Este é apenas um exemplo de situação em que, no ímpeto de ter razão, buscamos desvendar certas áreas obscuras, provocando uma dor que não estava lá. Somos tentados o tempo todo a nos apoderar da intimidade alheia, sem levar em conta que há pântanos que só podem ser habitados por quem conhece muito bem o lodo. Não quero dizer com isso que a melhor solução seja ignorar o que eventualmente nos machuca. No campo amoroso, sobretudo, a sinceridade é um ingrediente essencial para a criação de laços mais efetivos. Mas não devemos esquecer que nem sempre conseguimos manter o comando do que se passa em nosso coração ou mesmo no cérebro. Então, uma pequena miopia pode ser muito bem-vinda. Costuma ser contraindicado testar nossos limites emocionais. As prisões estão repletas de pessoas que perderam o controle e a razão em casos assim.
Essa regra pode ser ampliada para diversas áreas. Quando deixamos de lado a arrogância, a pretensão de monitorar a vida alheia, passamos a viver mais confortavelmente, sem tanta tensão. Afinal, o que vemos é o resultado das ações, nunca os motivos que as geraram. E cada um pode apresentá-los quase que em ordem alfabética. Até os assassinos confessos. Tenho tentado observar mais e interferir menos. Compreender, quando o bom senso me permite, que há espaços dentro de cada um que não podem ser mapeados. Eles simplesmente estão aí e cabe a nós aceitá-los. Pensemos no processo de negação. Quando uma coisa é muito dolorosa para ser vivenciada sem anestesia, fechamos os olhos e nos recusamos a ver o que grita diante de nós. Claro que depois o arrependimento toma conta e tentamos entender como pudemos ser tão tolos, não percebendo o que era absurdamente óbvio. Mas quem sabe isso também não seja outra vertente da autodefesa. Quando não podemos suportar algo, fazemos de conta que isso não existe. Injetamos uma espécie de morfina de efeito psíquico para não enlouquecer.

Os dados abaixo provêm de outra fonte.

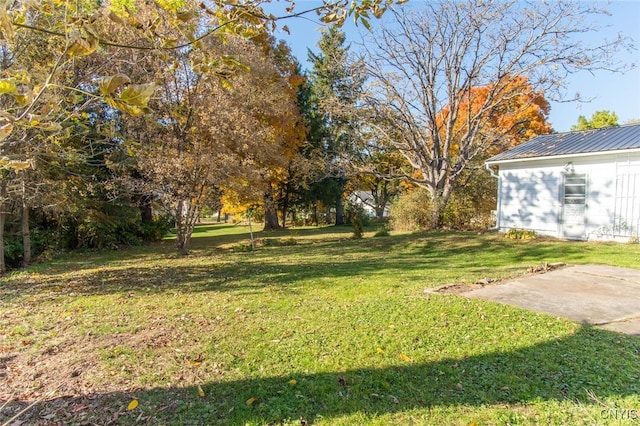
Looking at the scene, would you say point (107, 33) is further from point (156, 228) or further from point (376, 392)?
point (156, 228)

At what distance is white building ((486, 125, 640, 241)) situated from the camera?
10281 mm

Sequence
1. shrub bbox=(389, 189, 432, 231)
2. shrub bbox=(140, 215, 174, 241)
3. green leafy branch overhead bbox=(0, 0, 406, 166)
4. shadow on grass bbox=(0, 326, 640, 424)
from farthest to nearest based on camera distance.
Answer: shrub bbox=(140, 215, 174, 241) → shrub bbox=(389, 189, 432, 231) → shadow on grass bbox=(0, 326, 640, 424) → green leafy branch overhead bbox=(0, 0, 406, 166)

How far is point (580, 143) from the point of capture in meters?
11.7

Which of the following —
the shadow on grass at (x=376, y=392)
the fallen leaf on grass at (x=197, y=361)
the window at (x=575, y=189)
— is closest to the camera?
the shadow on grass at (x=376, y=392)

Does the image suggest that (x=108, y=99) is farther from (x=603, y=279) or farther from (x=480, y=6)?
(x=480, y=6)

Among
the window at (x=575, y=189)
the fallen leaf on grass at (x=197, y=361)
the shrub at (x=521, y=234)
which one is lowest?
the fallen leaf on grass at (x=197, y=361)

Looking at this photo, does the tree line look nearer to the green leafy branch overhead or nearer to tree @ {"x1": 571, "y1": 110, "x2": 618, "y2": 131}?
the green leafy branch overhead

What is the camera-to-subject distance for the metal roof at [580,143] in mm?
10492

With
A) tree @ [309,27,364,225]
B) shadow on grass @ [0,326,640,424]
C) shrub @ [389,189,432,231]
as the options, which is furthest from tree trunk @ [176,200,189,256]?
shrub @ [389,189,432,231]

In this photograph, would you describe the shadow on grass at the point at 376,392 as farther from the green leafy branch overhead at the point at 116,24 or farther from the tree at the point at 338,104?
the tree at the point at 338,104

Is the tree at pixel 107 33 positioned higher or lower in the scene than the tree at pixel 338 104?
lower

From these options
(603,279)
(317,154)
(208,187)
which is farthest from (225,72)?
(317,154)

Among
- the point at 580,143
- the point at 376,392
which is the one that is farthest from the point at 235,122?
the point at 580,143

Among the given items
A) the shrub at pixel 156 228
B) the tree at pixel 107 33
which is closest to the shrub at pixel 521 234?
the tree at pixel 107 33
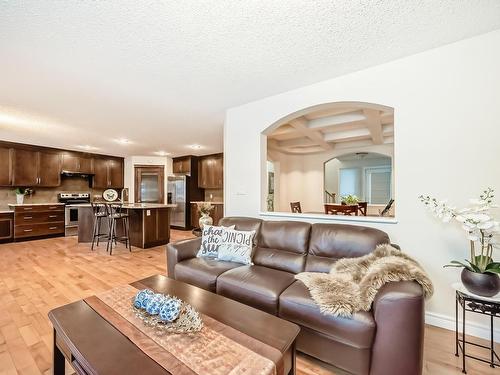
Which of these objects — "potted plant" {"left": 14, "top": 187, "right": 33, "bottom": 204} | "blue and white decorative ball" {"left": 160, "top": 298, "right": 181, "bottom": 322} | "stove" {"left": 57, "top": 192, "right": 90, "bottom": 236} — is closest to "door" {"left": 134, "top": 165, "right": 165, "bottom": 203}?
"stove" {"left": 57, "top": 192, "right": 90, "bottom": 236}

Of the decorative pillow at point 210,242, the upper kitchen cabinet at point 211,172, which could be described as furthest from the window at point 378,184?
the decorative pillow at point 210,242

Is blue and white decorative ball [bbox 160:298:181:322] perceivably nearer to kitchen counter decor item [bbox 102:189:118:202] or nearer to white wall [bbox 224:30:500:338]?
white wall [bbox 224:30:500:338]

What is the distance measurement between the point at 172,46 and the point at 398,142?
233cm

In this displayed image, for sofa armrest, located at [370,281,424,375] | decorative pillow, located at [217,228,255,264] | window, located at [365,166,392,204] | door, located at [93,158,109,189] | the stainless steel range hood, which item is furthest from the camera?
window, located at [365,166,392,204]

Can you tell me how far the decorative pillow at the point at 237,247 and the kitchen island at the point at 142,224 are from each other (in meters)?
2.89

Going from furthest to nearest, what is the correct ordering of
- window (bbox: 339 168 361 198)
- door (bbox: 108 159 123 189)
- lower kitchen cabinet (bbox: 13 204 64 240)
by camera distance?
window (bbox: 339 168 361 198), door (bbox: 108 159 123 189), lower kitchen cabinet (bbox: 13 204 64 240)

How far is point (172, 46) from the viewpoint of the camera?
2.01 m

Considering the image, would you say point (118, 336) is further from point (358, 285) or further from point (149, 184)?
point (149, 184)

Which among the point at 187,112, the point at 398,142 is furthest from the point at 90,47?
the point at 398,142

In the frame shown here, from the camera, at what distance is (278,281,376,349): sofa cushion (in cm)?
137

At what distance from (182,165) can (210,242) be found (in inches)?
224

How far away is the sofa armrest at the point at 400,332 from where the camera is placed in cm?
128

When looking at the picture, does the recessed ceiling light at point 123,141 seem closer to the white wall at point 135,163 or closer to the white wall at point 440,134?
the white wall at point 135,163

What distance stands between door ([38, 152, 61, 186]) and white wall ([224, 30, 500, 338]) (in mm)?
7388
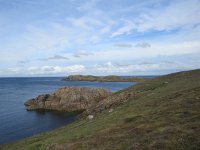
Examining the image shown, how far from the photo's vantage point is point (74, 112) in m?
78.8

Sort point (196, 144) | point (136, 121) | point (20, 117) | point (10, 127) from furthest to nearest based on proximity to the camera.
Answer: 1. point (20, 117)
2. point (10, 127)
3. point (136, 121)
4. point (196, 144)

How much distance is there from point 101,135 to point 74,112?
55.8 metres

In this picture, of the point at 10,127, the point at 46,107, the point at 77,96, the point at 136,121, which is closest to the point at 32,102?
the point at 46,107

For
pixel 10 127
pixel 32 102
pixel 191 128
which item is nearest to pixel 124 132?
pixel 191 128

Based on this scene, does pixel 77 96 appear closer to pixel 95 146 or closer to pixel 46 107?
pixel 46 107

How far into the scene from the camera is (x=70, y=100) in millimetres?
87062

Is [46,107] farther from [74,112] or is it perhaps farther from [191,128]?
[191,128]

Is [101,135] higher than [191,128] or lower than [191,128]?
lower

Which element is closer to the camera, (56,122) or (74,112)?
(56,122)

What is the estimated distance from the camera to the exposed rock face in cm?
8406

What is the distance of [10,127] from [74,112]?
2598cm

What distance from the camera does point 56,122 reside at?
2584 inches

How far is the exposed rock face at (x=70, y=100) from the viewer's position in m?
84.1

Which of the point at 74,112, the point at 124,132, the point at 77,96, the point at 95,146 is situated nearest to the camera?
the point at 95,146
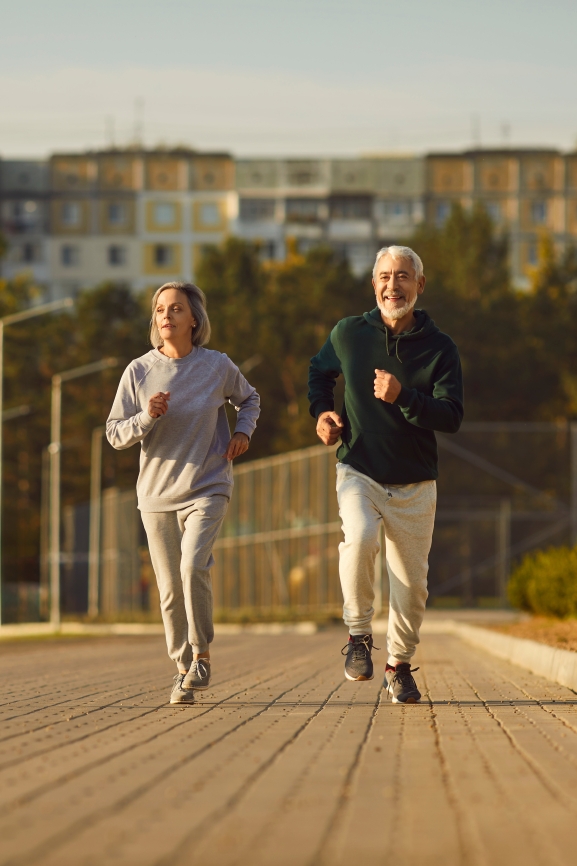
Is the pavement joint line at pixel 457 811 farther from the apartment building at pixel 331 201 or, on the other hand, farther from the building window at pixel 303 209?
the building window at pixel 303 209

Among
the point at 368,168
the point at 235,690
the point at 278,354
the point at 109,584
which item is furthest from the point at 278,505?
the point at 368,168

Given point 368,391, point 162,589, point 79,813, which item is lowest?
point 79,813

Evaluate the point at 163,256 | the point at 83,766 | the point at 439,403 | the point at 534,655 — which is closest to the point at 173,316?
the point at 439,403

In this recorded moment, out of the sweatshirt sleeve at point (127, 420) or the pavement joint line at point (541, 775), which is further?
the sweatshirt sleeve at point (127, 420)

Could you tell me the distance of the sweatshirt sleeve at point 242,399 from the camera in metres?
8.88

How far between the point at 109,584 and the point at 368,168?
6675cm

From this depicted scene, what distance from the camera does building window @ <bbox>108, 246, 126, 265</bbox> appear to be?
126 meters

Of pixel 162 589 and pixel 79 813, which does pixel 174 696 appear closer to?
pixel 162 589

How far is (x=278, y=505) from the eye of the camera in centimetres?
4266

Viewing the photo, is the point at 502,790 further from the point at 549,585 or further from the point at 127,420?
the point at 549,585

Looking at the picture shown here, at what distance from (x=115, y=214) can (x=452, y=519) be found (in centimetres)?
8661

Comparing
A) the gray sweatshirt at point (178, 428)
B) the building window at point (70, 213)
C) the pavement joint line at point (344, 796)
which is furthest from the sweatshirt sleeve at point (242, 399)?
the building window at point (70, 213)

Ao invés de procurar inimigos do lado de fora, primeiro é necessário investigar dentro de nós o mal que estamos nos causando. A pretensão de tudo saber, colocando uma lupa sobre cada pegada, pode resultar mais em tristeza do que em satisfação. Estamos perdidos num mar revolto que tanto mais nos engole quanto mais nos debatemos. Quando aprendemos a ficar bem quietos, buscando entender determinadas atitudes, contribuímos para o fim de muita violência emocional. Podemos e devemos erguer barricadas se o material em estudo formos nós mesmos. Ensaiar coragem, pôr limites toda vez que nos aproximamos do abismo.
Enquanto nos preocuparmos tanto com o que os outros imaginam e dizem a nosso respeito estaremos fadados à inquietação, à raiva e ao desejo de moldar nossa imagem ao que eles esperam. Nesse caso, melhor é pensar que daqui a pouco vamos todos morrer e o julgamento alheio não tem importância alguma. O que vale é como vemos a nós mesmos. E para limpar essa imagem - a única que conta, afinal – seria bom começar desde já a criar uma discreta película. Proteja-se: a salvação, muitas vezes, está em enganar a si próprio. Cada um deve descobrir a dose de verdade que consegue suportar. O contrário disso chama-se masoquismo.